I hardly slept last night and feel my brain is like mush today!
Nial
I know the feeling. Take a rest and come back when you wish.
From a very quick look "error bars" seem to be a term often used in graphical displays to show the range within which the true value of a thing probably lies. I don't think the term is commonly used in probability theory or statistics and there does not seem to be a standard mathematical definition.
The definition of "probably" can evidently vary. It might be a confidence interval - eg the true value lies within the given range with 95% (for example) probability. Or it might be the standard deviation of the measurement (which requires less information to compute than confidence intervals do).
Martin A
Perhaps you are thinking of Standard Error, the measure of how well the sample mean approximates the population mean. For a relatively simple reference try here .
Entropic man
Thanks for trying to help EM.
Martin A
Martin A
I sympathise with nial. :-) There is a continuum of statistical understanding.
To a layman whose maths ended at GCSE statistics is a dark art used by politicians to support their dogma; lies, dammed lies and statistics!
To working stiffs like thee and me it was a toolbox of techniques used to judge the quality and reliability of the data we used.
Professional statisticians work at a higher level altogether!
Entropic man
You are tasked with finding the average height of 100 houses. With a ruler at arms length and a tape measure you are able to measure the heights +/- 10cm.
When you've found the average height, what is the error band?
Nial.

Your instructions — Decide whether each statement agrees with the error-bars thread above, answering yes or no and quoting the words that settle it. 1. The term "error bars" is often used in graphical displays. 2. There is a standard mathematical definition of error bars. 3. A standard deviation needs more information to compute than a confidence interval.

Short descriptive text snippets
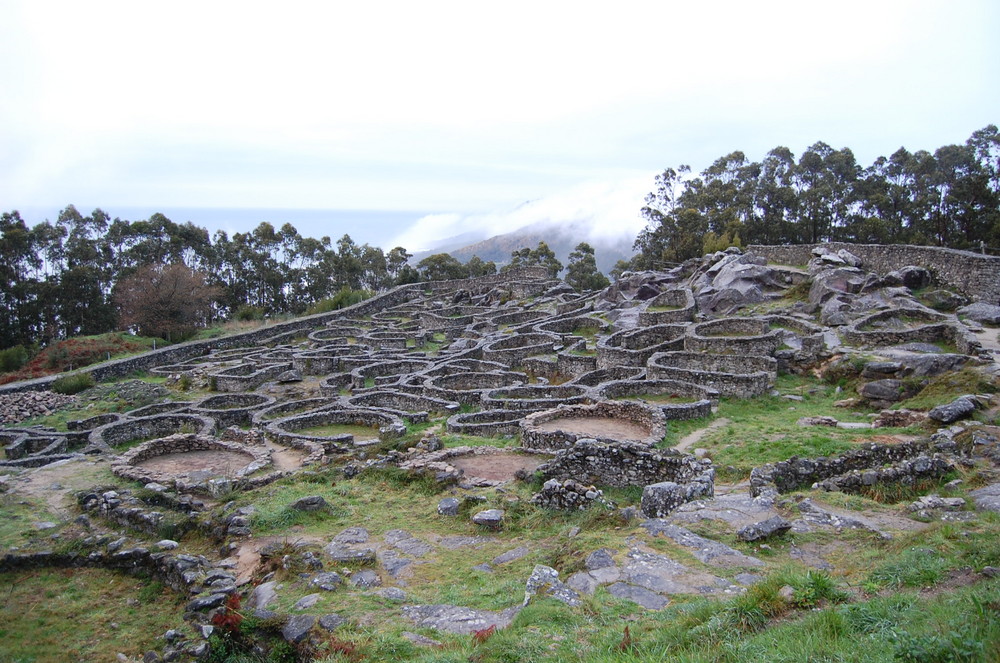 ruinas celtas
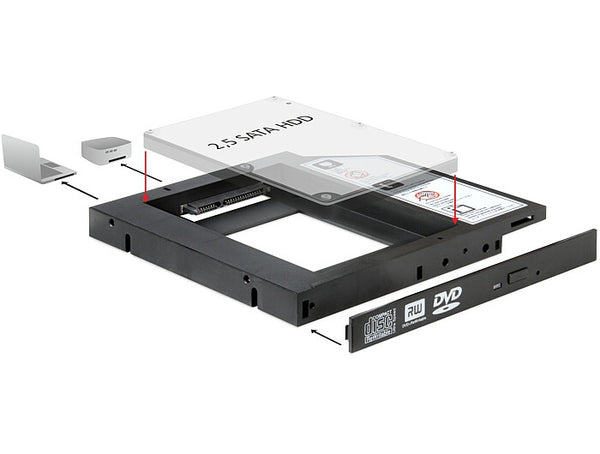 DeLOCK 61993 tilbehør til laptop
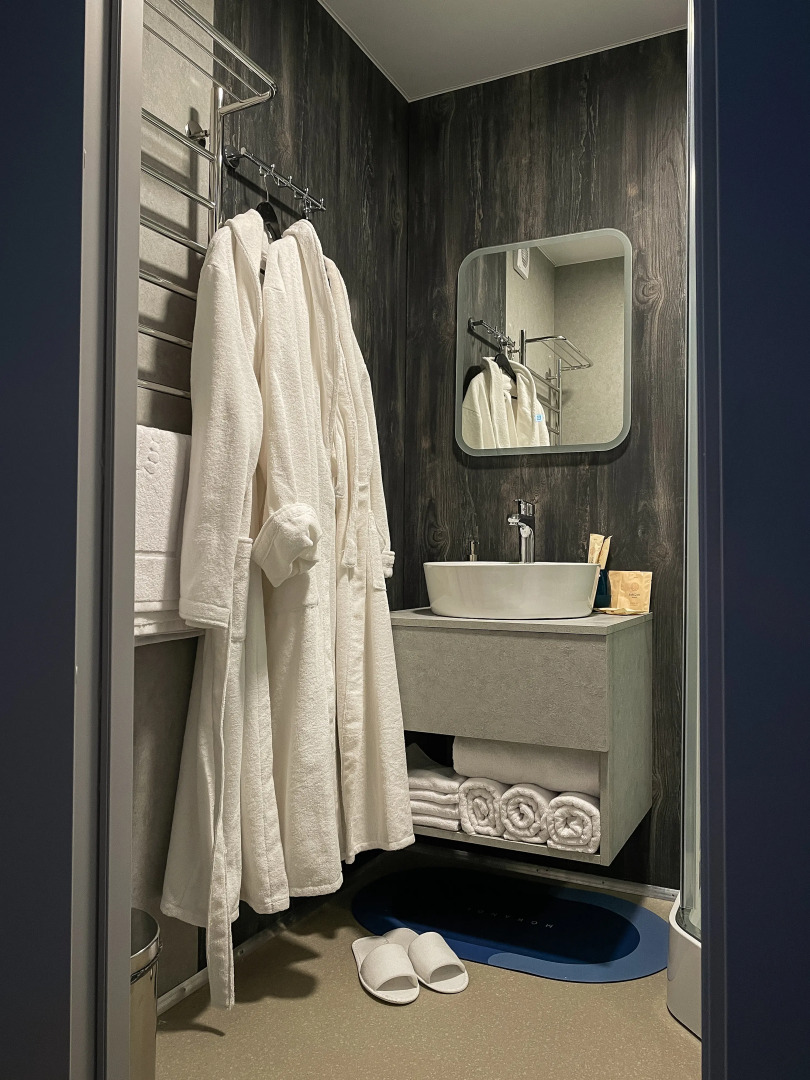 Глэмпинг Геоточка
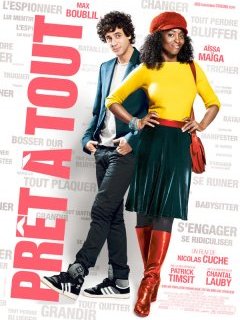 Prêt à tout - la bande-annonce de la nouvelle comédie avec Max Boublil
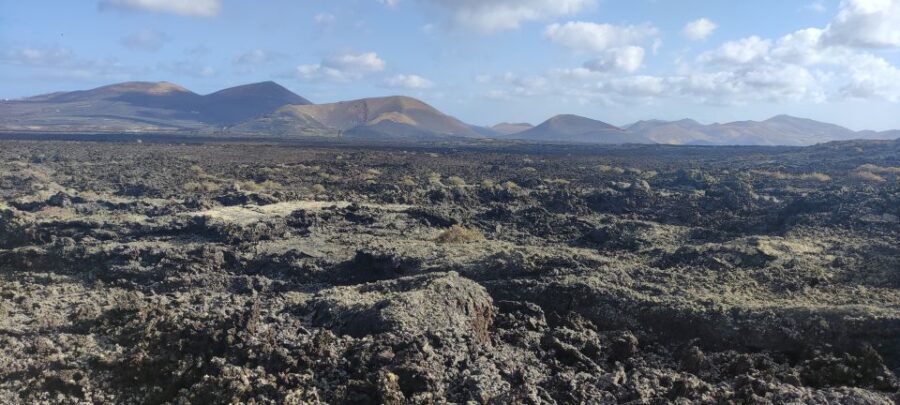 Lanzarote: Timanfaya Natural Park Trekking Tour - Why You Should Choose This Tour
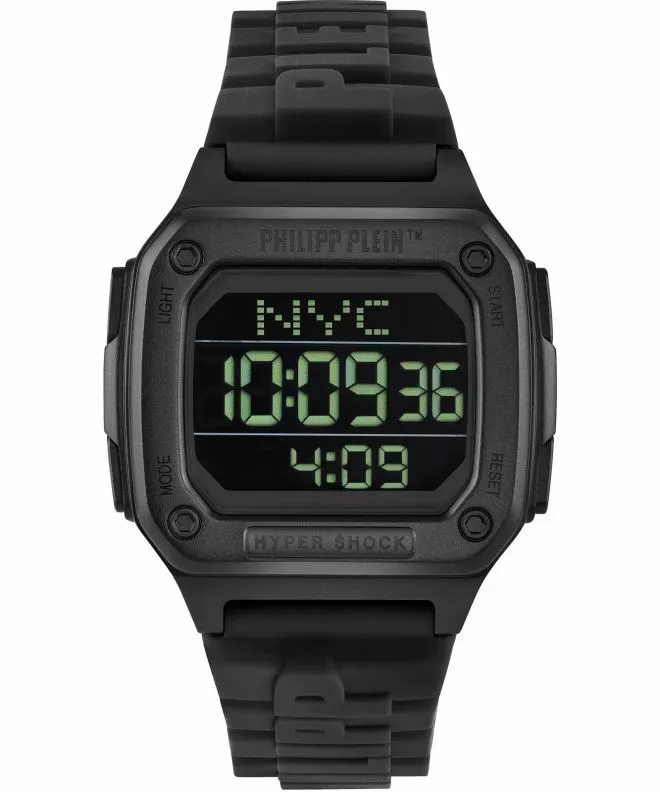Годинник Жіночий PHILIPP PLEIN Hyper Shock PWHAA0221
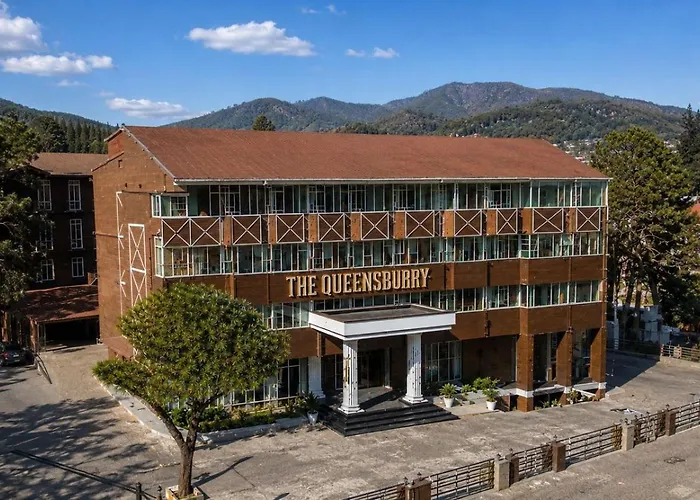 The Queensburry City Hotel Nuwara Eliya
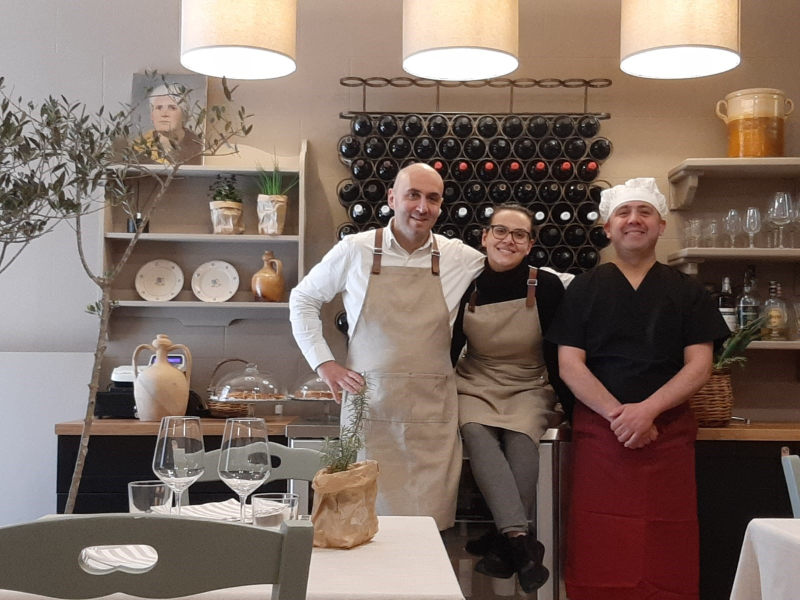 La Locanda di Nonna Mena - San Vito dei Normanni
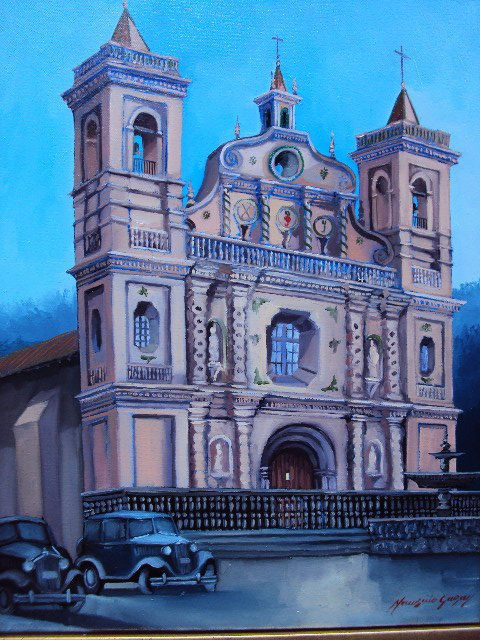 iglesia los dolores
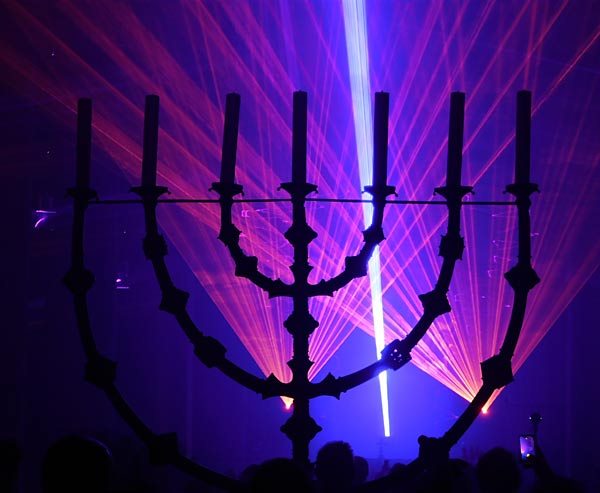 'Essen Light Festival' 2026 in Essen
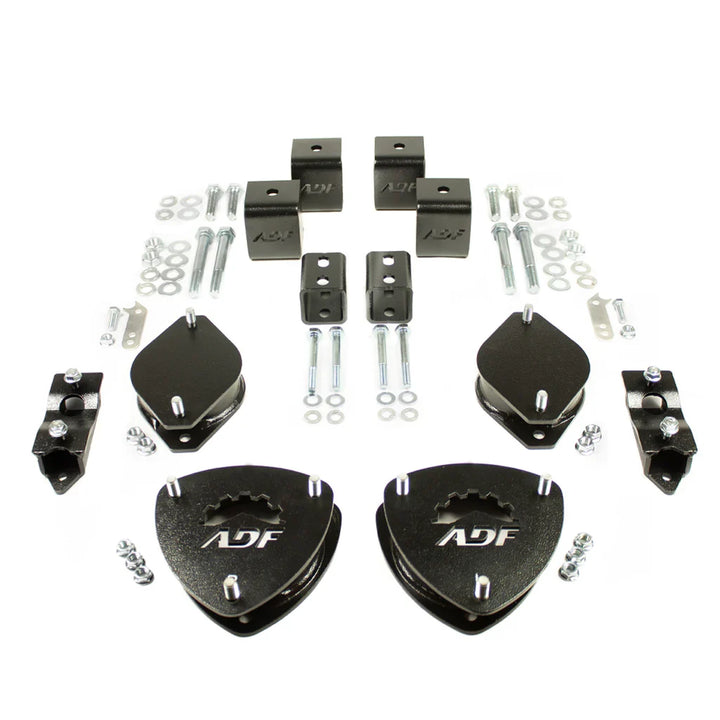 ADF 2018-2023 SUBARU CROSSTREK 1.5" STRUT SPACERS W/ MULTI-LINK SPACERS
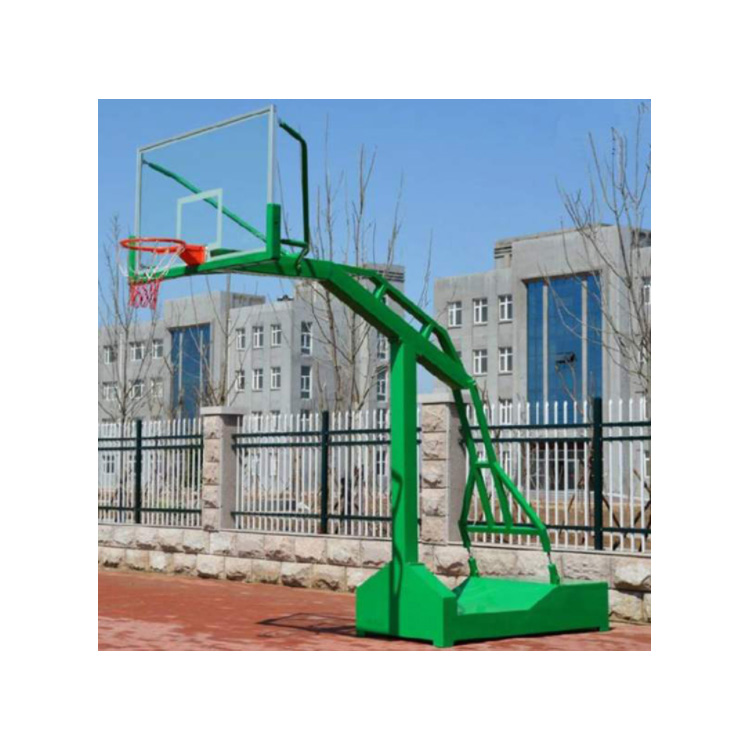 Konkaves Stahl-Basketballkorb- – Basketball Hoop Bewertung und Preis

Response box —
1. Yes: "a term often used in graphical displays to show the range within which the true value of a thing probably lies"
2. No: "there does not seem to be a standard mathematical definition"
3. No: "which requires less information to compute than confidence intervals do"